Could energy be at an inflection point?

The oil and gas sector is expected to bring down the curtain on a grim 2019 with a 37 per cent drop in fourth-quarter EPS from a year earlier, according to FactSet. The sector has suffered in recent years from low gas and crude prices, exacerbated by abundant supplies of shale oil from the US. The outlook is brighter, though. Analysts expect a 22 per cent rise this calendar year, said FactSet.

“The expectation is we [see] a pick-up in the industrial data and with that we should see an acceleration in growth for those companies that are most exposed to the economy,” said Patrick Palfrey, strategist at Credit Suisse. Energy, materials and industrials are best placed to benefit, he added.

Tech woes could be over

The most heavily weighted sector of the S&P 500 is expected to report a slight drop in fourth-quarter EPS, of just under 2 per cent. Mr Palfrey noted that tech had a host of “idiosyncratic issues”, especially in hardware and semiconductors, as companies poured money into their businesses. That weighed on profits despite stronger revenues.

This year, as spending starts to fade, analysts expect growth of more than 9 per cent in EPS and about 4 per cent in revenues, well ahead of the 2.6 per cent of the broader market.

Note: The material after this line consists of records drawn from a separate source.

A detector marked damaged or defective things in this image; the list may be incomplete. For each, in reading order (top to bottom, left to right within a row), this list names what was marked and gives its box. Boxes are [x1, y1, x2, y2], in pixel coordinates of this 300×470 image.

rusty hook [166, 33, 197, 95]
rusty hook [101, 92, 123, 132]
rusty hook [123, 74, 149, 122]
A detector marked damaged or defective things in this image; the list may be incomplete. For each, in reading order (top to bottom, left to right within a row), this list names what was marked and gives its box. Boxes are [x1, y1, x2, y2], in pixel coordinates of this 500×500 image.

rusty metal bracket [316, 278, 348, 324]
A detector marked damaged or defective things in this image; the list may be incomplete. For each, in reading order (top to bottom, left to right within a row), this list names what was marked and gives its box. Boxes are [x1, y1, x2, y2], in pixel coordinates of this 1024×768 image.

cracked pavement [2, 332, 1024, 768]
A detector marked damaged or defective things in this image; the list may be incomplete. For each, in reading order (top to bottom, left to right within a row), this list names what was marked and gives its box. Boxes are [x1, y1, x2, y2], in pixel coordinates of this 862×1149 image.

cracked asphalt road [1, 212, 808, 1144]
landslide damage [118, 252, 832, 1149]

How bullish will bosses be?

Last year’s tone from the top was uncertain, as chief executives grappled with trade troubles and difficult comparisons with 2018, following the windfall from the US tax overhaul. Outlooks for the first three months of the new decade, as well as the full-year, now come into focus.

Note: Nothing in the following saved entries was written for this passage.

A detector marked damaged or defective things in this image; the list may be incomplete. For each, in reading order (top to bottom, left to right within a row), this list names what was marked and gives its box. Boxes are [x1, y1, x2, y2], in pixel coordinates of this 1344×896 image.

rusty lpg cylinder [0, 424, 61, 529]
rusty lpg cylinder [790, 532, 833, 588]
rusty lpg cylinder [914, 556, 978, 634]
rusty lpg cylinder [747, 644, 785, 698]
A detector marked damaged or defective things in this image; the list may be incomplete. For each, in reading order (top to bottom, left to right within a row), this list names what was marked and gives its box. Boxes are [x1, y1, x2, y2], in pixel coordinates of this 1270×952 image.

Investors should pay special attention to inflationary trends, said Jim Tierney, chief investment officer of AllianceBernstein’s concentrated US growth equities fund. Evidence of a pick-up in prices — in the form of rising costs for labour and raw materials — could force the Fed to take a more hawkish stance, and “should not be ignored”, he said.

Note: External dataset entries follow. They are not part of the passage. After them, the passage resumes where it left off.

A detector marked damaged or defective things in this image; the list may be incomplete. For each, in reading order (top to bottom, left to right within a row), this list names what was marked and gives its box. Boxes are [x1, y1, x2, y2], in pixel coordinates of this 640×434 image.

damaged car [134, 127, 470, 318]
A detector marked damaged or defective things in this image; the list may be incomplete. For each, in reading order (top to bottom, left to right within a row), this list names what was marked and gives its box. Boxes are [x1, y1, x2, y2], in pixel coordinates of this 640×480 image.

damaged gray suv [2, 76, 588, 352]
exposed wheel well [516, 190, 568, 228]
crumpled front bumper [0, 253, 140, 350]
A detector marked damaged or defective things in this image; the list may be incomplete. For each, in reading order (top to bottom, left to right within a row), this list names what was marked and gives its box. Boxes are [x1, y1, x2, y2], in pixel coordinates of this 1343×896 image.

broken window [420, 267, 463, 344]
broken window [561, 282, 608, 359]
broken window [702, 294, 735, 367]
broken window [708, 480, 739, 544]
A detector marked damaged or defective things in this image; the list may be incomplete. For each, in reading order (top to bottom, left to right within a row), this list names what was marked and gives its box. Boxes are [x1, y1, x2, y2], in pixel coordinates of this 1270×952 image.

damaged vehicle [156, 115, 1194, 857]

Even so, FactSet forecasts are for corporate America to be revitalised this year, with aggregate earnings growth of 9.4 per cent for the S&P 500 (.SPX). That means that companies that miss the mark may not be given much sympathy.

“We are on the high wire now, from the perspective that valuations have gone up,” said Mr Tierney.

Companies that do not produce strong earnings growth will be “punished”, he added. “It’s your ‘come to Jesus’ moment, post fourth-quarter earnings.”